The report also discusses the NSA's "automated machine-driven administration of collected information about high-value targets" and cites one of the Snowden documents as saying that "Nymrod," an automated name-recognition system, generated approximately 300 citations for Merkel.

The documents apparently also include a year-old report by the NSA's Special Sources Operations division -- tasked with securing access to fiber optic cables and other Net backbone structures -- that shows that on March 7, 2013, the US Foreign Intelligence Surveillance Court authorized the NSA to monitor "Germany."

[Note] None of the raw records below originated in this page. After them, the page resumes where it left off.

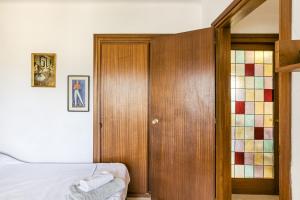 Posteľ alebo postele v izbe v ubytovaní Sant Antoni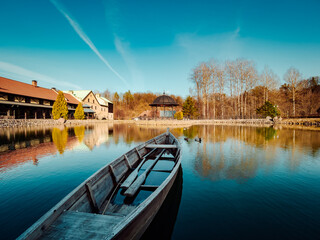 A lone boat glides through the tranquil waters of a picturesque lake, its reflection dancing...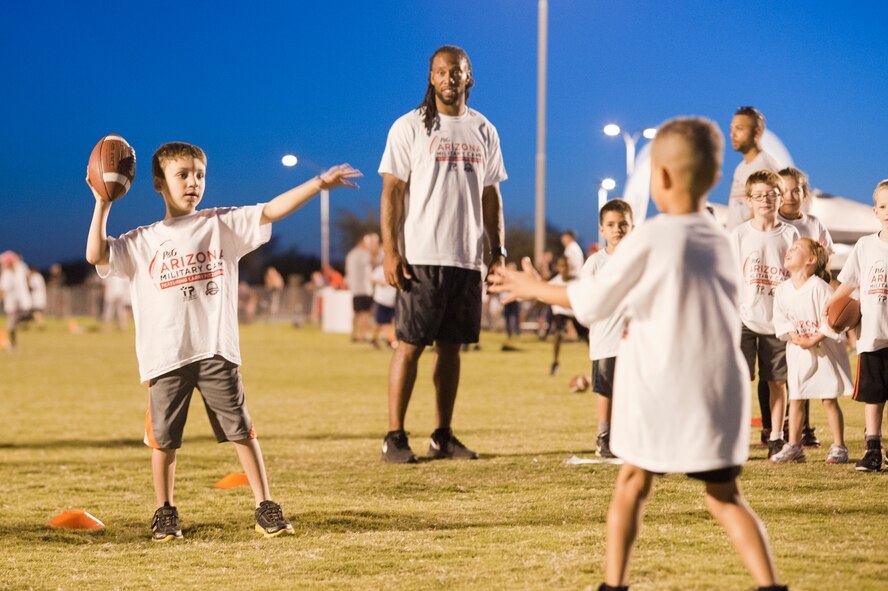 Larry Fitzgerald, seven time pro-bowl wide receiver for the Arizona Cardinals, coaches military children through football drilss during a two-day football camp held at Luke Air Force Base, Arizona, Oct. 13, 2014. The camp ran by ProCamps Worldwide, specialized in football fundamentals, with campers receiving instruction from Fitzgerald and football coaches from the local area. (U.S. Air Force photo/Staff Sgt. Staci Miller)
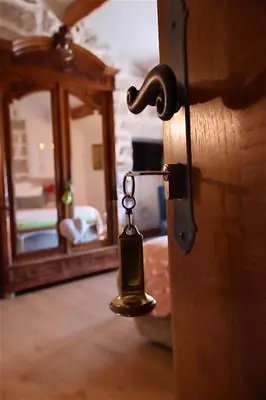 a close up of a door with a bell on it at Auberge U n'Antru Versu in San-Gavino-di-Carbini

The Spiegel report again raises the question of whether the NSA and its partner agencies use their powers to conduct economic espionage (something these agencies deny). It's also potentially another smudge on the overseas reputation (and bottom line) of US companies, which some people worry are beholden to the NSA. And it contributes to pressure on US President Barack Obama to follow through on promises he made during his January 17 NSA reform speech.

In that speech, Obama said that "unless there is a compelling national security purpose -- [the US] will not monitor the communications of heads of state and government of our close friends and allies." He also said a then-newly issued presidential directive makes it clear that NSA programs should not be used for "indiscriminately reviewing the e-mails or phone calls of ordinary people," to "suppress criticism or dissent," or to "provide a competitive advantage to US companies, or US commercial sectors."

After a none-too-subtle game of semantics by the White House last October, regarding potential surveillance of Merkel, anonymous US officials told The Wall Street Journal that the US had, indeed, spied on the German leader but that the program had been stopped.

During a congressional hearing later that month, Director of National Intelligence James Clapper was asked about spying on the heads of foreign governments. He called such monitoring of "leadership intentions" a "hardy perennial" of the intelligence trade and said it was one of the first things he learned in intelligence school back in 1963. He also answered "absolutely" when asked if US allies had spied on the states.